Servo: Replace preferences backend with static data structures instead of hashmap

Created on 16 Nov 2015  路  39Comments  路  Source: servo/servo

Instead of having a dedicated prefs.json file with this kind of logic, it'd be great if we didn't have to duplicate key names all over the place. What if we made the json into some Rust data structure to hold the default values with key names that can be referenced by other files? If not, is it possible to check the key names at compile time?

C-assigned C-has open PR E-less easy I-refactor

All 39 comments

We could deserialize the JSON into the struct, although I'm not certain what that code does with fields present in the JSON that aren't in the Rust structure.

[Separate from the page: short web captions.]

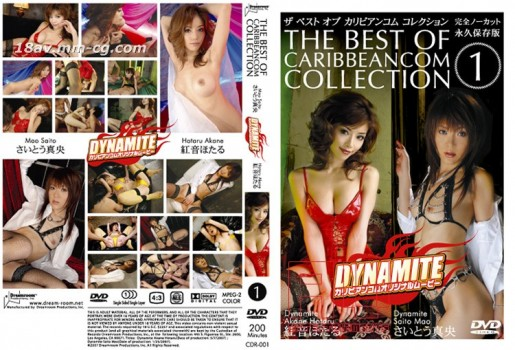 THE BEST COLLECTION 01 紅音-1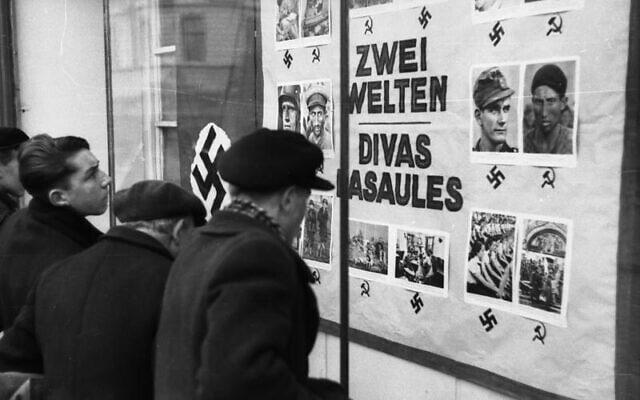 תעמולה נאצית אנטישמית בלטביה מקיץ 1941 (צילום: הארכיון הפדרלי הגרמני)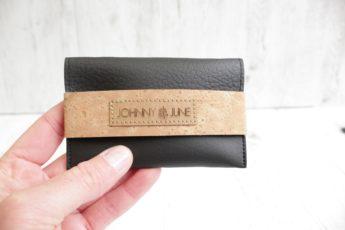 Geldbörse Kork schwarz sand
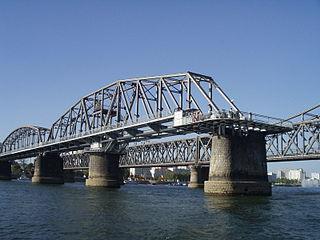 Yalu River Broken Bridge half-destroyed railway bridge over the Yalu River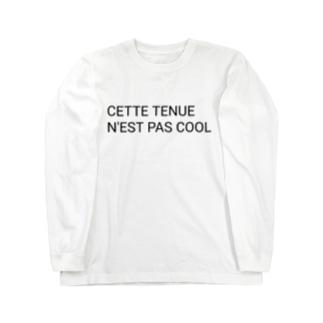 フランス語でダサい服って書いてるやつ(黒文字) Long sleeve T-shirts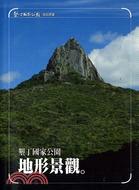 墾丁國家公園地形景觀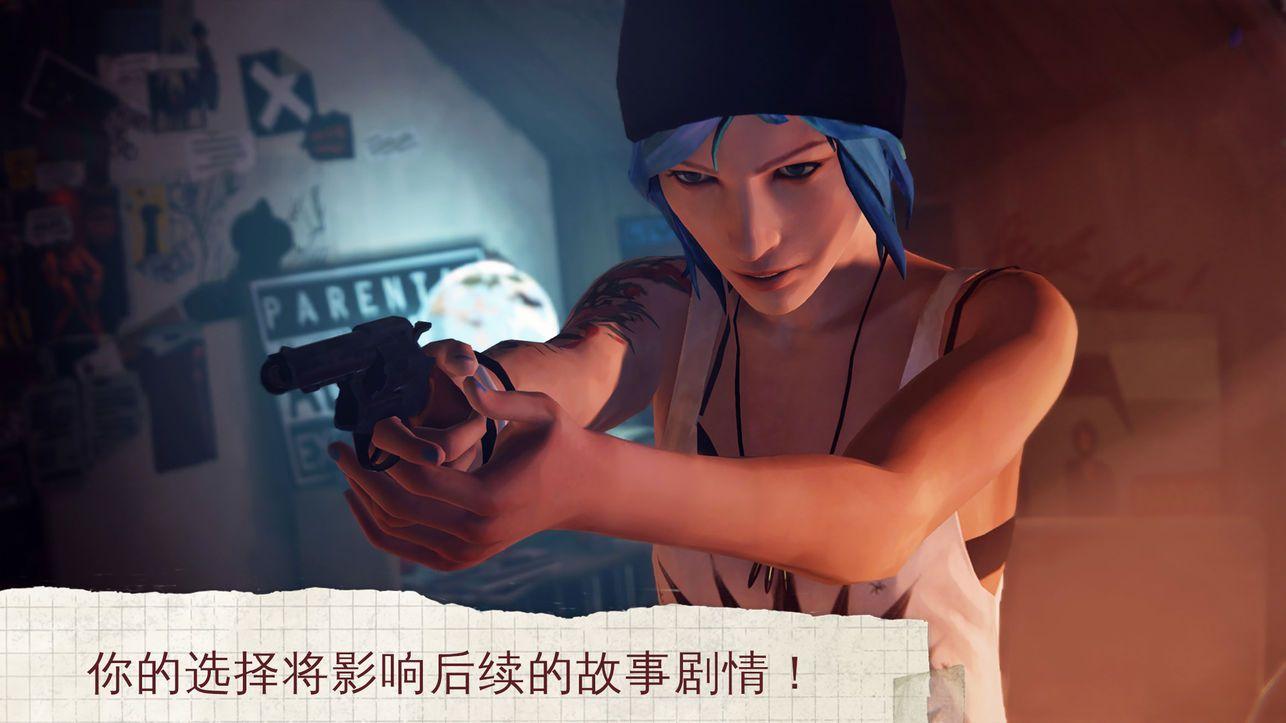 奇异人生全剧情完整安卓中文汉化版图2: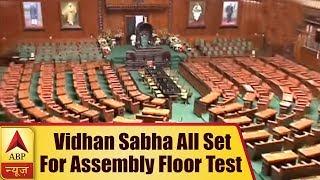 Karnataka Vidhan Sabha all set for assembly floor test today - ABPNEWSTV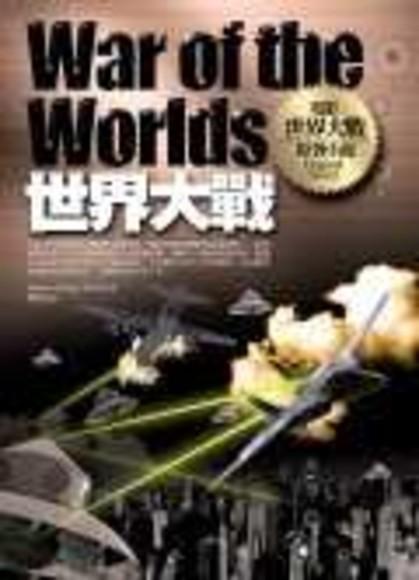 世界大戰(電影原著小說)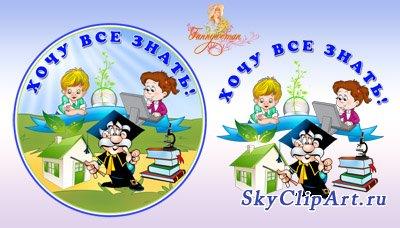 http://skyclipart.ru/uploads/posts/2010-04/1270653905_xochu-vse-znat.jpg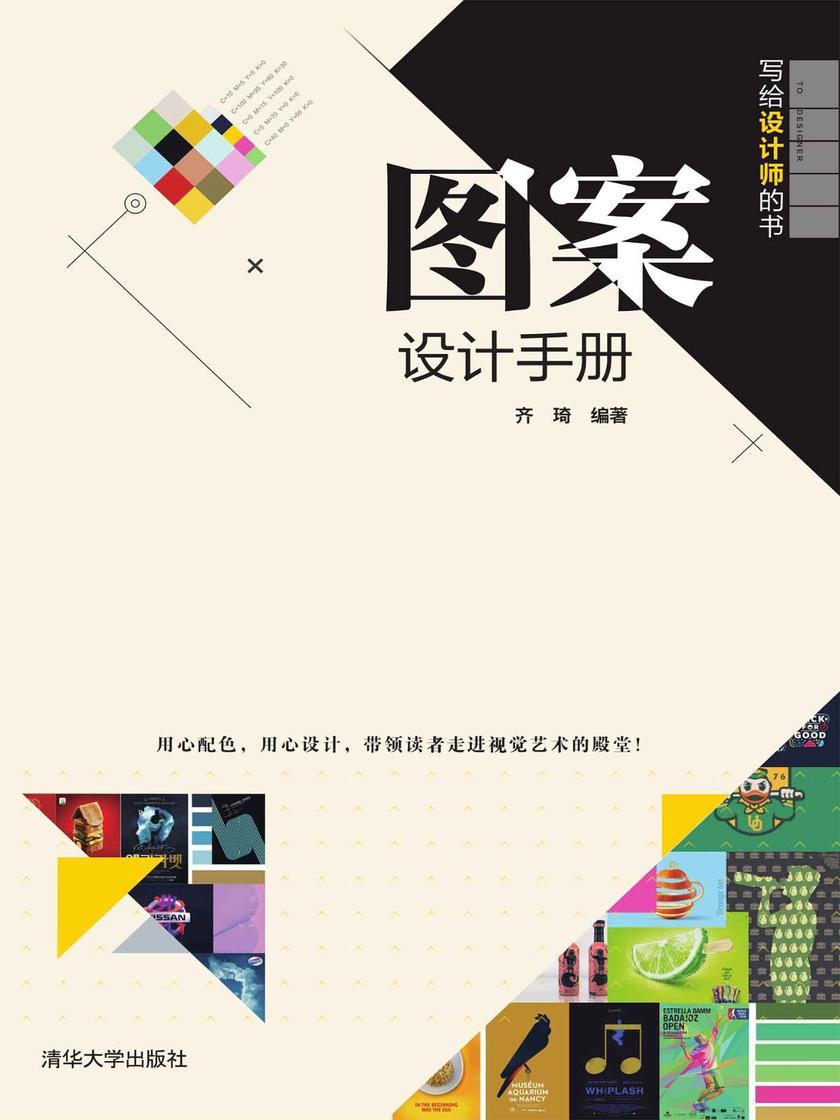图案设计手册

There are a few parts to this:

  • create a Rust structure that holds all of the known preferences using native types
  • create a new API to obtain this structure and replace each use of PREFS.get with it
  • create an API that can get and set preferences via a string name and map those to the native values (this will be required by some code in components/style and components/webdriver_server)
  • create a mechanism to deserialize prefs.json and apply the values in it to the native values

@jdm This seems interesting. Can I work on this?

@prampey Go ahead!

Sorry for the delay guys. Had my tests.
@jdm I did some digging and found the serde_json crate. Based on the requirements posed, I think it would be effective to use a HashMap<String, Value> data structure. A HashMap because well, it is dynamic in nature (grows to our requirements) and it has proper error checking, so with any false-key extraction, the compiler automatically blurts out the key is not available. Also, unlike in struct, you can actually list and iterate through all the key names in a HashMap.
The Value data type is an enum to represent JSON data, therefore, all types of JSON data can be represented with it. So we won't have any problems with extracting any type of JSON data.
Native types can easily be extracted from Value type with conversion functions like as_i32().
The other parts can be implemented if _this_ data structure is accepted.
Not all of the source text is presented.